Parts of a supercomputer
Clusters, racks and blades
- Modern supercomputer systems are built as clusters. That means that they are built of many nodes, where each node is somewhat similar to a desktop workstation or personal computer.
- A supercomputer system or cluster is usually made up of many cabinets (also known as racks), which look like large cupboards standing side-by-side. Many supercomputers are so large that they take up several rows as there are too many cabinets to fit in a single row.
- Each cabinet or rack contains nodes, which are essentially stacked one above the other inside the cabinet, and then connected to each other via cables.
- Initially, clusters were built of nodes that were each a complete computer containing a motherboard, which held the CPU and some random-access memory (RAM) for storage, along with the power supply, cooling fans, and so forth, all mounted in a case similar to a desktop workstation.

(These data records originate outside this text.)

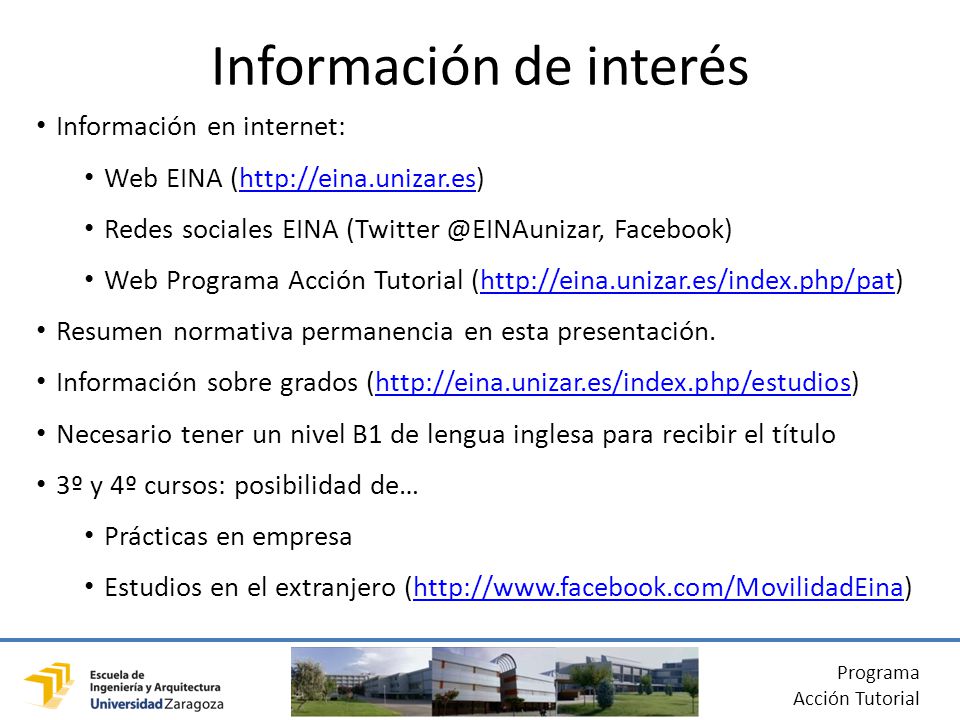Programa Acción Tutorial Información en internet: Web EINA (  Redes sociales EINA Facebook) Web Programa Acción Tutorial (  Resumen normativa permanencia en esta presentación.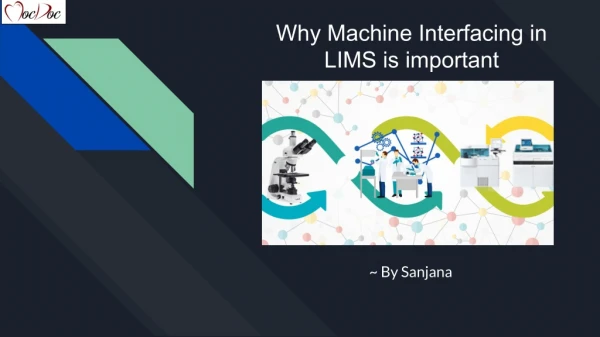 Why Machine Interfacing in LIMS is important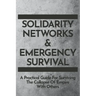 Solidarity Networks & Emergency Survival: A Practical Guide For Surviving the Collapse of Empire With Others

- It was then realised that clusters could be made more economical and efficient by putting a fixed number of nodes in a single case (or enclosure) and having a common power supply and cooling fan for everything in that enclosure. The motherboards for each of the nodes in a single enclosure are often inserted into a type of circuit board, known as a backplane, which has a connector that supplies power and network connections to all the motherboards in the backplane. The individual motherboards were each referred to as blades.
- A further development made systems even more compact by building supercomputers with blades consisting of multiple nodes (instead of individual nodes). You can see photos of the blades being put into a Dardel cabinet after being removed during the installation process.
CPU and GPU nodes (plus GPU devices/GCDs)
- Each node is an individual computer that usually contains one or more CPUs (each with many cores) together with some random-access memory (RAM) for storage (as in the illustration above) on a single motherboard. Nodes without GPUs are called CPU nodes.
- GPU nodes are built by combining one or several CPUs with one or more GPUs and RAM. Note that the term “GPU” is often used to refer to a physical chip that contains either one or several GPU devices. The individual GPU devices are also called graphics compute dies (GCDs). When there are multiple GCDs on a single GPU chip, the individual GCDs can be used as separate GPUs by programmers using the system. In this case, the GPU devices may also be called “GPU”s. (Since “GPU” can mean a node or a chip or a GPU device, it is important to be aware which meaning is intended in different contexts!) For examples of how GPU nodes are structured, see the information about the GPU nodes in the LUMI supercomputer at docs.lumi-supercomputer.eu/hardware/lumig or the diagram of a GPU node in the Dardel system at PDC on this page www.pdc.kth.se/hpc-services/computing-systems/about-the-dardel-hpc-system-1.1053338 . As shown in the diagram, the Dardel GPU nodes contain four chips, each of which has two GCDs, thus giving Dardel’s GPU nodes a total of eight GCDs.